Reinforcement Learning Enabled Peer-to-Peer Energy Trading for Dairy Farms
Mian Ibad Ali Shah, Enda Barrett, Karl Mason
TL;DR
The paper addresses high energy costs and CO2 emissions in dairy farms by leveraging renewable generation and peer-to-peer energy trading within a multi-agent system. It presents MAPDES, a simulator that integrates rule-based agents with a Q-learning agent in a distributed P2P trading market governed by a Double Auction and SDR pricing.

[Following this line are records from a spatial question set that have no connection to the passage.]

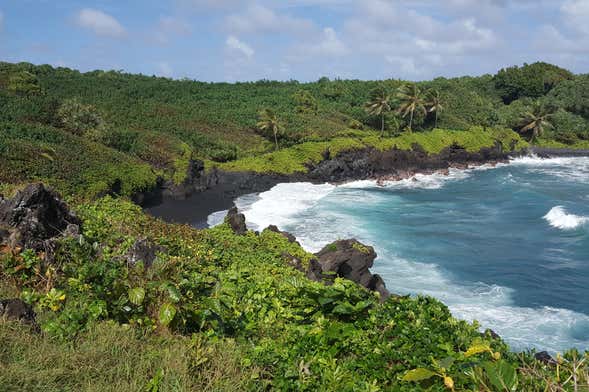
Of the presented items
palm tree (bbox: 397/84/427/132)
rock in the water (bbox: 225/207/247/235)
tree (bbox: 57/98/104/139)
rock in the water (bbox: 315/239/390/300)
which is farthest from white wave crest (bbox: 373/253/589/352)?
palm tree (bbox: 397/84/427/132)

The study demonstrates substantial improvements over baselines, including a 70.44% reduction in electricity purchases, an 87.84% drop in peak grid demand, and a 1.91% increase in revenue from surplus energy, validating the value of combining reinforcement learning with rule-based control for agricultural energy management. The work highlights the potential for scalable, privacy-preserving energy optimization in dairy farming and suggests extending the approach to other agricultural domains."
Abstract
Farm businesses are increasingly adopting renewables to enhance energy efficiency and reduce reliance on fossil fuels and the grid. This shift aims to decrease dairy farms' dependence on traditional electricity grids by enabling the sale of surplus renewable energy in Peer-to-Peer markets. However, the dynamic nature of farm communities poses challenges, requiring specialized algorithms for P2P energy trading. To address this, the Multi-Agent Peer-to-Peer Dairy Farm Energy Simulator (MAPDES) has been developed, providing a platform to experiment with Reinforcement Learning techniques. The simulations demonstrate significant cost savings, including a 43% reduction in electricity expenses, a 42% decrease in peak demand, and a 1.91% increase in energy sales compared to baseline scenarios lacking peer-to-peer energy trading or renewable energy sources.